# Diamond Sampler Reservation Cancel Fee - $75



## Family_Travel_Guy (Feb 24, 2020)

Hello
It is with embarrassment that I say I purchased a DRI Sampler. Waste of money and all the lies.
Anyway I am where I am.
We had a reservation for April, nothing much 4 days. We decided to not go. I booked in Oct 19. There is a $75 cancel fee. Which just irritates the S*^t out of me. Does anyone have experience with this situation? My thought is is that they will Charge me for the trip, nights booked AND have some charge for missing our sales presentation if I just decide to do nothing.
I should probably just swallow my pride and pay the $75, any objections...?
Thanks and I look forward to your responses
PS If I was in a place financially to actually use the travel, its not a bad deal really. Theres a reason they are doing away or have done away with the sampler, they are probably losing money.


----------



## Family_Travel_Guy (Feb 24, 2020)

Also wanted to say that out sampler expires July 2020. And we are not planning another trip. We have 13,000 points left.


----------



## goaliedave (Feb 24, 2020)

Yup all marketing inventory (samplers, 4 nighters, etc) make you pay full retail if you dont show and go to the sales presentation.

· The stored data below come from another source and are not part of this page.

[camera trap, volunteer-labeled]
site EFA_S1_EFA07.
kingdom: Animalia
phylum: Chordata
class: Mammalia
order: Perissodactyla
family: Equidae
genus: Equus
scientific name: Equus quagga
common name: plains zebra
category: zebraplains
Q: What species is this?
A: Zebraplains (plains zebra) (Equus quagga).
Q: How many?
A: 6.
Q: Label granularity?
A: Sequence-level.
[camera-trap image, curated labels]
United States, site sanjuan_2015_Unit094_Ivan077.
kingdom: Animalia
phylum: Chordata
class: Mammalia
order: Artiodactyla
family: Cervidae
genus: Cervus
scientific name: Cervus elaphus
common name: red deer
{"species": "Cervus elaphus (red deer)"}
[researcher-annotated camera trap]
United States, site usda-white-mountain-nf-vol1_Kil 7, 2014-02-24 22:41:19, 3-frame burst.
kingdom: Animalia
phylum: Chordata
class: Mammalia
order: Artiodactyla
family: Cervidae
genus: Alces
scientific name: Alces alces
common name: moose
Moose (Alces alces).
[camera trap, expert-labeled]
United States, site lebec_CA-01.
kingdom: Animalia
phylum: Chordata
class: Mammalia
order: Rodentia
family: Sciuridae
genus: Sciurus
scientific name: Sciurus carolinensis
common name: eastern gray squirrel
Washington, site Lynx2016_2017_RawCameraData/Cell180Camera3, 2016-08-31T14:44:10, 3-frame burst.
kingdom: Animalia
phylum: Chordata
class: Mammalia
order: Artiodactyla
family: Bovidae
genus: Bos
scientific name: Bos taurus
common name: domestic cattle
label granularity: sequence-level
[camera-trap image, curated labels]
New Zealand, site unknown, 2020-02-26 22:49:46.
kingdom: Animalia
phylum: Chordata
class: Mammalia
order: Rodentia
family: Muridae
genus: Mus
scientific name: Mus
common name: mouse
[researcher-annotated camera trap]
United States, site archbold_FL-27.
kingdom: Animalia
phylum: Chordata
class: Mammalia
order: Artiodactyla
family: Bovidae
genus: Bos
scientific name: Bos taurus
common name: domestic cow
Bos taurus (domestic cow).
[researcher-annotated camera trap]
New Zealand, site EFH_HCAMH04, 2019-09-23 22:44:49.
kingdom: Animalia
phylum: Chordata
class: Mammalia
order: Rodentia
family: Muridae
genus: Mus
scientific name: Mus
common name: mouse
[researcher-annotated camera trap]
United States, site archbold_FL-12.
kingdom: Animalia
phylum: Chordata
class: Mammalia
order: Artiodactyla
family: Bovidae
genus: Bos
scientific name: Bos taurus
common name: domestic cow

3 main benefits to sampler:
-Get out 15 minutes earlier as you get to skip the sampler part of sales presentations.
- IF you decide to buy retail, buy a sampler the week prior then they convert your points to regular for a 20,000 bonus
- phone booking is much better for getting favours such as inventory unavailable online


Sent from my SM-A505G using Tapatalk


----------



## nuwermj (Feb 24, 2020)

Yep, for public relations reasons Diamond has limited the increases in annual Club fees. So, to increase their revenue stream, they have been increasing (and introducing anew) various transaction fees. This is a company managed by despicable people.


----------



## csalter2 (Feb 25, 2020)

Just enjoy the vacations that you would like and that’s it!  No more strings after that


----------



## pedro47 (Feb 25, 2020)

Just another case how DRI is nickel and dime people.


----------



## Family_Travel_Guy (Feb 25, 2020)

Thanks guys. Im going to just pay the 75$ and be glad that this will be the end!
Thanks for your responses.


----------



## goaliedave (Feb 25, 2020)

The DR cancellation fee for regular members who cancel as you, under 60 days, is much higher! DR doesnt have banking fees though like Vistana, etc so it all evens out.
Sent from my SM-A505G using Tapatalk


----------